Andreas, wie digital ist denn das politische Mindset in Deutschland?

Andreas Rathgeb: Ich glaube, mit dieser 1994-Story kann man in Deutschland nicht dienen. Also mir wäre es nicht bewusst in der Art und Weise. Aber wir sehen tatsächlich in allen Parteien Akteure, die sich massiv für die Digitalisierung des Landes ihrer jeweiligen Kommunen und Bundesländer einsetzen. Und das zeigt sich speziell auch an einzelnen Personen, Leuchtfiguren. Ich will da gar keine Namen nennen, aber jede Partei hat solche Leuchtfiguren hervorgebracht. Vorbilder, die dieses Leadership dann auch gezeigt haben. Es ist im Politischen ein bisschen anders wie beim Führen eines Unternehmens, aber umso wichtiger, weil das Mitnehmen der Breite der Gesellschaft, aller in der Gesellschaft, eben eine politische Herausforderung ist. Und die wurde angepackt und die wird angepackt. Im Konkreten geht es dann auch darum, einzelne Erfolgsgeschichten zu produzieren. Die einzelnen Erfolgsgeschichten sehen wir. Das sind dann positive Geschichten. Und diese positiven Geschichten zu erzählen, auch über Medien hinweg, das ist wiederum eine Herausforderung. Da wirken wir als CGI auch mit. Das sehe ich auch als meine Rolle dabei, eben positive Beispiele zu zeigen und das Interagieren auch zu ermöglichen.

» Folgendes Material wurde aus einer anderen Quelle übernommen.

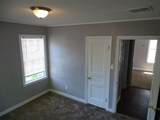 3199 Powell Ave - Photo 13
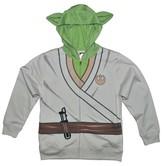 Star Wars Boys' Yoda Sweatshirt - Sand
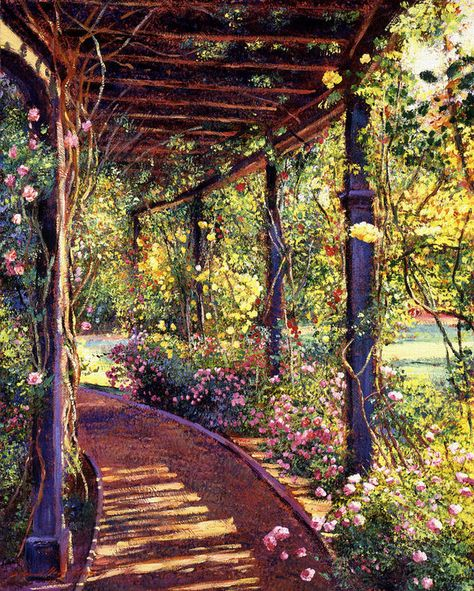 "David Lloyd Glover ""Rose Arbor Toluca Lake"" // This is in the garden at Dolores and Bob Hope's home in Toluca Lake, California. // acrylic on canvas Lake Painting, Garden Painting, Garden Art, Garden Design, Cerca Natural, Permaculture, Rose Arbor, Toluca Lake, Lake Art"
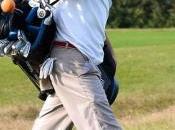 Golf meditación contra espina bífida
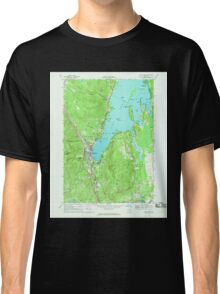 New York NY Lake George 130044 1966 24000 Classic T-Shirt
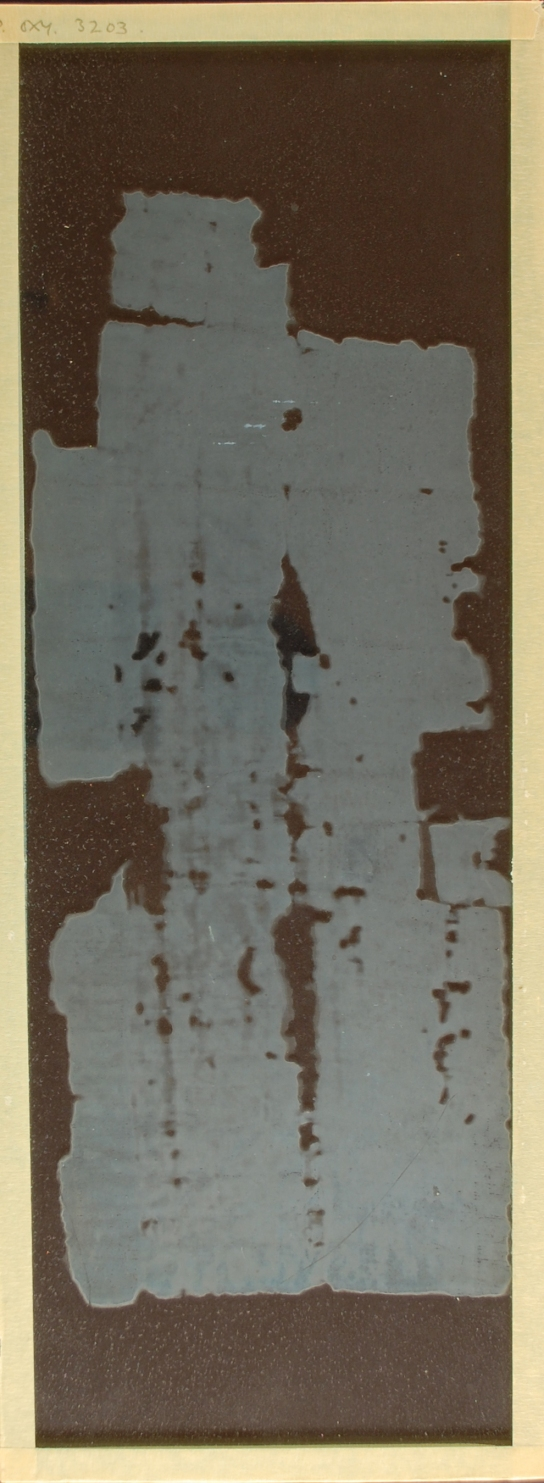 2. With the papyrus removed, the density of the salt bloom on the glass is visible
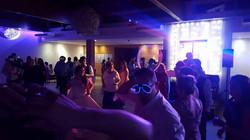 Unique Weddings & Events by DJ Orlando Oliveira24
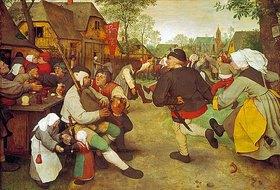 Pieter Brueghel d.Ä.: Bauerntanz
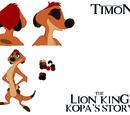 Timon (Kopa's Story Comic)
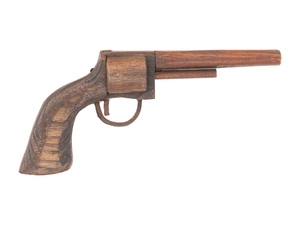 Carved Wood Revolver by Rudy Bahr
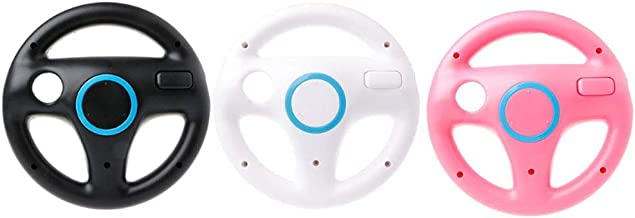 Redcolourful Game Volante Wii Handle Volante para Jogos Wii Preto para CE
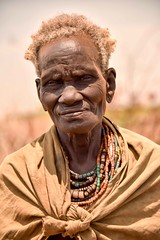 Dassenech Tribe, Omerate, Ethiopia (Rod Waddington) Tags: africa portrait man male river town beads african traditional valle tribal valley warrior afrika omovalley ethiopia tribe ethnic ethnicity villager afrique ethiopian omo etiopia subsistence dassanech omerate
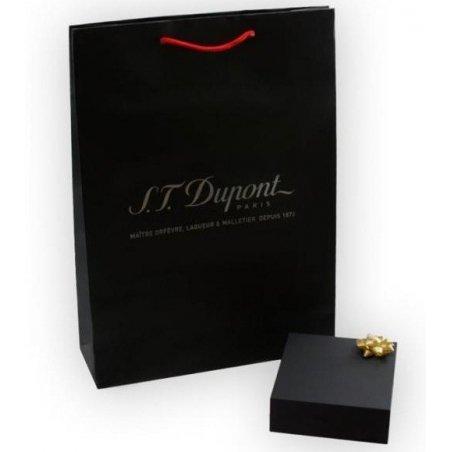 Butoni S.T. Dupont Cufflinks Black Lacquer Paladium 005366
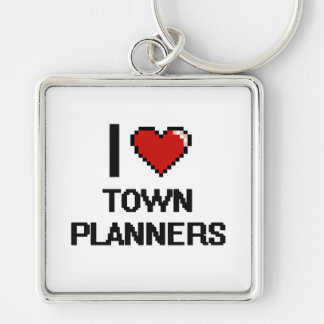 I love Town Planners Silver-Colored Square Key Ring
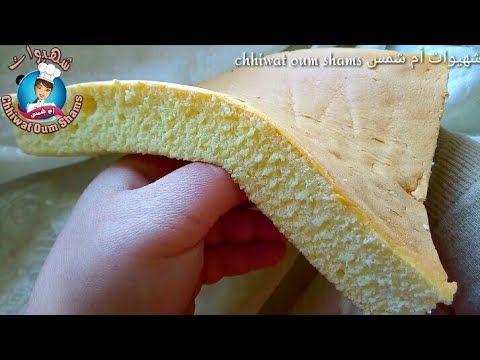 الكيك المهتز الياباني الي اثار دهشة العالم بكأس دقيق فقط Youtube Food Cake Deserts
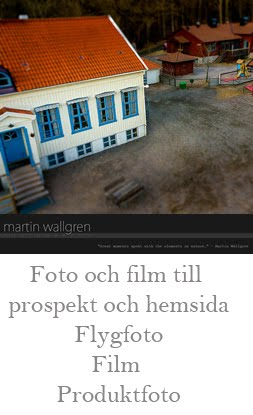 BEHVER DU HJLP MED FOTO OCH FILM TILL DIN VERKSAMHET?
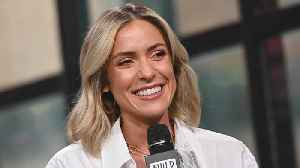 Kristin Cavallari's Advice On Handing Fame [Video]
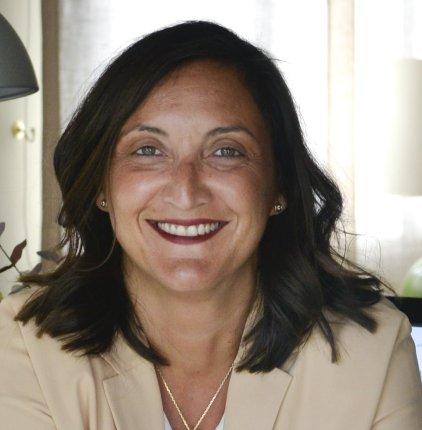 272 - Tecnología y familia con María Zabala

Tobias, Du hast fünf Jahre die Entwicklung Estlands zu einer digitalen Nation miterlebt und zum Teil sogar auch mitgestaltet. Da haben wir in den vergangenen Folgen auch eine ganze Menge gehört. Was waren hier aus deiner Sicht entscheidende Momente in der estnischen Politik?

Tobias Koch: Da muss ich ein bisschen weiter zurückgehen als die fünf Jahre. Das geht über meinen Zeithorizont hier in Estland ein bisschen hinaus. Also ich hatte ein Dokument ja schon erwähnt, was, glaube ich, so ein wichtiger Schlüsselpunkt war, dass man sich 1994 darauf geeinigt hatte, eine Informationsgesellschaft zu werden. Die nächsten Entwicklungsschritte, die man hervorheben muss, sind letztendlich, dass es ein Pilotprojekt dieser X-Road gab. Niemand wusste Ende der 90er und Anfang der 2000er, was das genau wird. Aber man hat mit der Wissenschaft sehr eng zusammengearbeitet und herausgearbeitet, was so eine Peer-to-Peer-Datenaustauschplattform können müsste und hat das dann auch sehr schnell in die Tat umgesetzt. Also das ist ein Schlüsselschritt. Dann natürlich ebenfalls die Einführung der elektronischen Identität. Das war 2002 und da ist es unheimlich wichtig zu betonen, dass es da nicht nur eine öffentliche Initiative war, sondern dass man da sehr stark mit der Privatwirtschaft zusammengearbeitet hat. Die Banken waren tatsächlich eher die, die gesagt haben: Macht mal so was, wir brauchen eine sichere Authentifizierung für unsere Kunden im Internet. Wir wollen das nicht alles selber machen, sondern wir brauchen einen Standard. Und da hat man sich eben mit der Bankenwirtschaft und Telekommunikationswirtschaft zusammengeschlossen und das ist auch bis heute ein ähnliches Konsortium, sodass diese elektronische Identität eingeführt wurde und da ihren Anfang gefunden hat.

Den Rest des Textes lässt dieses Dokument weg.